TO-DO LIST
1. From the thread on renaming fruit names in R, put this sentence into Spanish: "I need a function that says rename value to Apple if it has Apple in it."
2. Answer these from the thread on renaming fruit names in R:
(a) Which R function does the first reply recommend?
(b) What does the first reply's code print as its output?
(c) Which two packages does the second reply load?
3. Write the next part of the thread on renaming fruit names in R, picking up after its final line.

I have a dataset with food items, I need a function to format the different names of 1 fruit to one single name. For example, dataset has Red Apple, Dried Apple, Green Apple, I want all these to rename to Apple. There are many different types of food. I am new to R. I need a function that says rename value to Apple if it has Apple in it.
CodePudding user response:
It will be easier to show if you have some reproducible data. You can use gsub
with a pattern that removes all the characters before the space in for example "Red Apple" to "Apple. You can use the following code:
items <- c("Red Apple", "Dried Apple", "Green Apple")
gsub(".* ", "", items)
Output:
[1] "Apple" "Apple" "Apple"
As you can see, it returns for all Apple
.
CodePudding user response:
Is this what you're looking for:
dat <- data.frame(fruit=c("Red Apple", "Dried Apple", "Green Apple",
"Orange", "Dried Orange", "Pink Grapefruit",
"White Grapefruit", "Pear"))
library(dplyr)
#>
#> Attaching package: 'dplyr'
#> The following objects are masked from 'package:stats':
#>
#> filter, lag
#> The following objects are masked from 'package:base':
#>
#> intersect, setdiff, setequal, union
library(stringr)

SUPPLIED MATERIAL

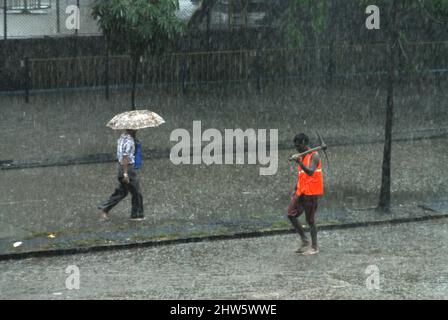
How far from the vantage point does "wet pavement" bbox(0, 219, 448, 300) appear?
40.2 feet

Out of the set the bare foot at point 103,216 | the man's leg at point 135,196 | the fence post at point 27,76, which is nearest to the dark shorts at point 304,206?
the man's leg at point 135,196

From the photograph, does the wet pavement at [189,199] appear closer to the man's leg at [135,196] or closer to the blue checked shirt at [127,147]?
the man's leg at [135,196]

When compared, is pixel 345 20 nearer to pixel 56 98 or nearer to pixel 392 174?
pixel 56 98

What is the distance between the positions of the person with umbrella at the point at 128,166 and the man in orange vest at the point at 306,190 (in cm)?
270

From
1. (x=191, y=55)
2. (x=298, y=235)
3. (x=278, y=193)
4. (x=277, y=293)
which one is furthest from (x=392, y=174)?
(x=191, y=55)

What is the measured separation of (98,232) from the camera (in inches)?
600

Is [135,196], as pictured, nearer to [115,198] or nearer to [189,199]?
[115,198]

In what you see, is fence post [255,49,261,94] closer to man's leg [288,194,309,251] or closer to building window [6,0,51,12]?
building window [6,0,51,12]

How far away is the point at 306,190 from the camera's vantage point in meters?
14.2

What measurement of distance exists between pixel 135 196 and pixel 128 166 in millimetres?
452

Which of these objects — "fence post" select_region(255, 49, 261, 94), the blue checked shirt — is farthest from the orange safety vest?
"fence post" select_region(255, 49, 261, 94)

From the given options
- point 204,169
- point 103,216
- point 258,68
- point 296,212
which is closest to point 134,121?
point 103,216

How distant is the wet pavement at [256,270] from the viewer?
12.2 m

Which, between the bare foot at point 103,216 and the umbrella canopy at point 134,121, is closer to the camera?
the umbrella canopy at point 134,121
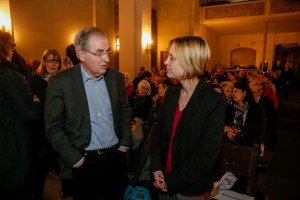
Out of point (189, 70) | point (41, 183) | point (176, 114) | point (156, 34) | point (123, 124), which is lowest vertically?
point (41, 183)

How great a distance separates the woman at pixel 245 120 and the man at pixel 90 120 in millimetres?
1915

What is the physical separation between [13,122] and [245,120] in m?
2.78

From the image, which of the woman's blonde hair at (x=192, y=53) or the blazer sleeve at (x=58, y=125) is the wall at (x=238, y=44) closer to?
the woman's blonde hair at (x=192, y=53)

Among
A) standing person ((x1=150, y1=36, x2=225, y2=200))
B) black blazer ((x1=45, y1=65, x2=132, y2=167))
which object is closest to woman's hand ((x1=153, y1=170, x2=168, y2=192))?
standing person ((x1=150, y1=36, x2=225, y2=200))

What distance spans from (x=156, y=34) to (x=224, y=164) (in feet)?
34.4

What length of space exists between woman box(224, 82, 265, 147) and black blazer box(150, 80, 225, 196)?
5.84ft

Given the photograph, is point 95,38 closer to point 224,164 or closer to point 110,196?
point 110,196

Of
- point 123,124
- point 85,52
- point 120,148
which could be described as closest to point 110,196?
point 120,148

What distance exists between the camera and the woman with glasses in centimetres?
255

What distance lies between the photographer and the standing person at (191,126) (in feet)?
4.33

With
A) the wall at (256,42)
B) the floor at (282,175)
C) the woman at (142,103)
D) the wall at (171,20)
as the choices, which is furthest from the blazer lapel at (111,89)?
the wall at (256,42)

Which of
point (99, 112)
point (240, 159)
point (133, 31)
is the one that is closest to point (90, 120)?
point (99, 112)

==

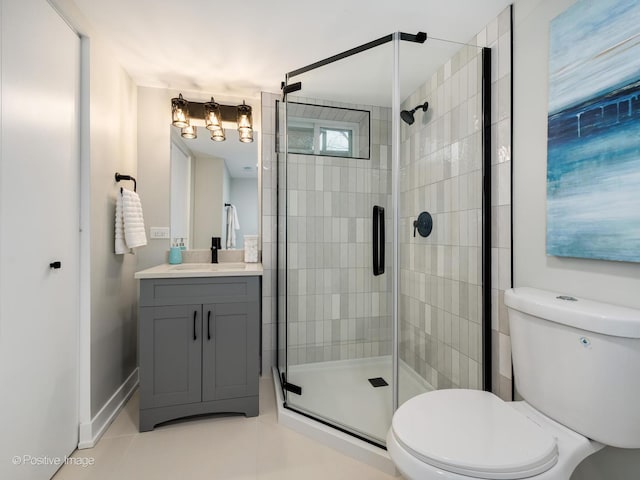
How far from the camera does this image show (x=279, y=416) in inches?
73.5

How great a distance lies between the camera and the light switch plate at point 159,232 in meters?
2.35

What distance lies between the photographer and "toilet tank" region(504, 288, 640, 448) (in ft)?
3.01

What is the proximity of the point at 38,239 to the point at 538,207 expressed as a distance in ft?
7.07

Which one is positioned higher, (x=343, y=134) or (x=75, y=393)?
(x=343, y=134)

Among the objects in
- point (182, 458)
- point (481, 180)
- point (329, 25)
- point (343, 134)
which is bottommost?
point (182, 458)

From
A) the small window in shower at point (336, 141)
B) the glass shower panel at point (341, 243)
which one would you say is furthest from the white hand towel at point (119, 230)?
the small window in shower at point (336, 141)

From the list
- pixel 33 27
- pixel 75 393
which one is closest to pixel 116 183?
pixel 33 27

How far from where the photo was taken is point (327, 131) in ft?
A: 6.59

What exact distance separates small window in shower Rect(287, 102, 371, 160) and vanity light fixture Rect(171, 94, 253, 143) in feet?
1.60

TASK-BY-TASK OUTPUTS
1. Necesito una función que indique que el valor se renombre como Apple si contiene Apple.

2.
(a) gsub
(b) [1] "Apple" "Apple" "Apple"
(c) dplyr and stringr

3.
dat <- dat %>%
mutate(fruit_new = case_when(
str_detect(fruit, "Apple") ~ "Apple",
str_detect(fruit, "Orange") ~ "Orange",
str_detect(fruit, "Grapefruit") ~ "Grapefruit",
TRUE ~ fruit))
dat
#> fruit fruit_new
#> 1 Red Apple Apple
#> 2 Dried Apple Apple
#> 3 Green Apple Apple
#> 4 Orange Orange
#> 5 Dried Orange Orange
#> 6 Pink Grapefruit Grapefruit
#> 7 White Grapefruit Grapefruit
#> 8 Pear Pear
Created on 2022-04-23 by the reprex package (v2.0.1)
CodePudding user response:
A possible solution:
x <- c("Red Apple", "Dried Apple", "Green Apple", "Purple Grapes", "Green Grapes", "Banana")
sub(".*(Apple|Grapes).*", "\\1", x)
# [1] "Apple" "Apple" "Apple" "Grapes" "Grapes" "Banana"